Incentives, policies, and training are non-technical gaps in the current methods of collecting structured SDoH information in EHRs, but must be addressed in order to set up the technical solutions for success. Nevertheless, as informaticians, we must also develop these technologies tailored to the clinician and patient needs.
2.2 SDoH Extraction from Clinical Narratives
Clinical notes and other free text fields offer a flexible and intuitive way for clinicians to document SDoH information. The informal nature of a clinical note allows for recording in-depth personal information such as a patient's unstable housing situation or struggles with food insecurity. However, the lack of standardization for free text makes it challenging to analyze the data for both operational and research purposes and does not lend itself to interoperability. To better utilize SDoH information embedded in clinical notes, natural language processing (NLP) methods and tools have been developed to extract SDoH from clinical narratives.
Prior research has developed NLP systems to extract individual-level SDoH critical for public health studies, such as substance use [[46]], homelessness and housing insecurity [[47],[48]], employment status [[49]], and suicide attempt or ideation [[18],[50]]. Both rule-based and machine learning-based methods have been applied. However, these systems can only extract a single SDoH at a time, and there is a lack of comprehensive NLP systems to extract multiple common SDoH from clinical narratives. Recent studies have developed clinical corpora with multiple common SDoH categories and applied more advanced deep learning-based NLP models. Feller et al. [[51]] developed a corpus of five SDoH categories and approached SDoH detection as a classification task using machine learning models. Lybarger et al. [[52]] developed a corpus containing 12 SDoH categories using clinical notes from the Medical Information Mart for Intensive Care (MIMIC)-III dataset and an existing dataset from the University of Washington and Harborview Medical Center. Han et al. [[53]] developed a corpus of 13 SDoH categories using MIMIC-III and approached SDoH detection as a classification task but used deep learning models. Similarly, Stemerman et al. [[54]] applied machine learning methods to detect 6 categories of SDoH through classification tasks. Yu et al. [[19]] developed a corpus of 19 SDoH categories using clinical notes from cancer patients at University of Florida Health and applied state-of-the-art transformer-based methods for SDoH extraction. [Table 2] summarizes the detailed SDoH categories and data sources used in these studies. More recently, the well-known 2022 n2c2 NLP challenge organized an open challenge with a shared task focusing on SDoH [[55]].
Table 2 SDoH category and data sources in recently published NLP systems for SDoH extraction from clinical notes.
While NLP methods based on the transformer models have shown promising results in extracting SDoH captured in clinical narratives, challenges remain. First, there is not an off-the-shelf comprehensive package for SDoH extraction, and the adoption of an NLP pipeline trained on one corpus often requires extensive fine-tuning when applied on a different corpus or at another institution. The accuracy of NLP methods depends on several factors, including the quality and consistency of the data, the choice of the NLP models, and the development and training of the NLP algorithms. Furthermore, the complex and nuanced nature of SDoH information, as well as the challenges in standardizing free text, can make it difficult to extract and accurately categorize this information. Despite these challenges, NLP methods have the potential to greatly improve the analysis and utilization of SDoH information recorded in clinical narratives.

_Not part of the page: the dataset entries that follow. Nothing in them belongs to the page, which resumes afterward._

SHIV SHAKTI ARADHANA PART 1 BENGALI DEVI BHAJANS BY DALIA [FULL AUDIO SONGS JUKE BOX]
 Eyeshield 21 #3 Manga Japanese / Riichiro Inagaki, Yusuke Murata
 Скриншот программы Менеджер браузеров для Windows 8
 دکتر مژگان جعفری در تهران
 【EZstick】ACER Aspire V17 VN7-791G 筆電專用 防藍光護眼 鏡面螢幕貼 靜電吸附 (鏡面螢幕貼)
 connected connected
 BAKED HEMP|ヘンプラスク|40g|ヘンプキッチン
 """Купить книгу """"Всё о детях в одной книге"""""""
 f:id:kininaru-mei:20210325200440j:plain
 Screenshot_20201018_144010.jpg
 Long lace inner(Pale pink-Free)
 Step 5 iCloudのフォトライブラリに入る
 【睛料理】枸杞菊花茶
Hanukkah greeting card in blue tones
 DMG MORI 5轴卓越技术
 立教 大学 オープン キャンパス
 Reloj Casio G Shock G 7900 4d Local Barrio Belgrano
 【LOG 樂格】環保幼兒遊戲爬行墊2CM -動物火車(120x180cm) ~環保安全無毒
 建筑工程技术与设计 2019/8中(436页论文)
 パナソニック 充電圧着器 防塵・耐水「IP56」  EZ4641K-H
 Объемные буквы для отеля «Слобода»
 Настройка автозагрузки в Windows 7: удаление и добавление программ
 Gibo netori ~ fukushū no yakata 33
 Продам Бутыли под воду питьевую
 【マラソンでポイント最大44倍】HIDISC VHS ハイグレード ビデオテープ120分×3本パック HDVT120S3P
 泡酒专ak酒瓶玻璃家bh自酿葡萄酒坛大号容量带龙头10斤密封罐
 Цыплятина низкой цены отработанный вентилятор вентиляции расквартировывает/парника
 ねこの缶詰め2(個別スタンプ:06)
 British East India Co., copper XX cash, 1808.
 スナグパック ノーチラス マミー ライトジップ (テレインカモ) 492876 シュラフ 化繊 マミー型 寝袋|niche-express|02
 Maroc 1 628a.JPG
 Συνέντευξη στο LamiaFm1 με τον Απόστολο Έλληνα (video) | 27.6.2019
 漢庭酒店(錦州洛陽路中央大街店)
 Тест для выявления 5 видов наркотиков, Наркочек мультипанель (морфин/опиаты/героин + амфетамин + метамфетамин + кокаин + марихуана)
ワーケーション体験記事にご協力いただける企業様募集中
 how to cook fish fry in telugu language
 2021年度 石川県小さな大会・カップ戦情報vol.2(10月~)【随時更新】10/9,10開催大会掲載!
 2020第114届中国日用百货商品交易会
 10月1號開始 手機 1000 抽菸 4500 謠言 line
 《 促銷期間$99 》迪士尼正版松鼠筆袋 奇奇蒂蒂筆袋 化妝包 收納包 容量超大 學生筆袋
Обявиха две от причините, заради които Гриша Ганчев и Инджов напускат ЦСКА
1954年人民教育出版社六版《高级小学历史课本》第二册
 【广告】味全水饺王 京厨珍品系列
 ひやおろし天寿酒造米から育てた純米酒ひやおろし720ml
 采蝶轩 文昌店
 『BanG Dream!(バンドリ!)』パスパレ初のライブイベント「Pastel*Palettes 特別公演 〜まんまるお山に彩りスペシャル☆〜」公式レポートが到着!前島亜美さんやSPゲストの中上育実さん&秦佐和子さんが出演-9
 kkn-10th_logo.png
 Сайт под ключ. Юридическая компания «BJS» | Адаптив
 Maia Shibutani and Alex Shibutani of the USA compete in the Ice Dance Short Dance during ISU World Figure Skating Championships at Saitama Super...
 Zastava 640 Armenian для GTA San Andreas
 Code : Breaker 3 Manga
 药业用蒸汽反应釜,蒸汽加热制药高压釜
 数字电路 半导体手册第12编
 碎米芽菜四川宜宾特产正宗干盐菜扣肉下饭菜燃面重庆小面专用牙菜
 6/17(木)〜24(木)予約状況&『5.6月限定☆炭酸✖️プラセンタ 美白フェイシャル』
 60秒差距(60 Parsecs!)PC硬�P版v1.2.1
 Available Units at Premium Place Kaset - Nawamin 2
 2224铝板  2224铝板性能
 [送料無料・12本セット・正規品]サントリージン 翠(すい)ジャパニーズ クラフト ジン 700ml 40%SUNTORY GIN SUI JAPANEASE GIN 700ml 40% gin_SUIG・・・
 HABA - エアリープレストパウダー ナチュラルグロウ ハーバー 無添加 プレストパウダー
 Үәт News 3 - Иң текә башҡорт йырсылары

Second, the documentation of certain SDoH categories is poor in clinical notes. NLP is only useful when the SDoH are prevalent in clinical narratives. Yu et al. [[56]] reported that in the training corpus of 640 clinical notes from cancer patients, only 19 out of the 38 SDoH categories (based on a review of SDoH definitions from WHO, Healthy People 2030, and CDC) were observed. When the authors applied the trained NLP pipeline on a corpus of breast (n=7,971), lung (n=11,804), and colorectal cancer (n=6,240) patients from the University of Florida Health, among the 19 SDoH categories, 10 had an extraction rate of over 70%, including gender, race, tobacco use, alcohol use, drug use, education, living supply, marital status, occupation, and sexual activity. The other 9 categories had a fairly low extraction rate, including abuse (physical and mental), ethnicity, financial constraint, language, living condition, physical activity, social cohesion, transportation, and ICD-10 Z codes of SDoH.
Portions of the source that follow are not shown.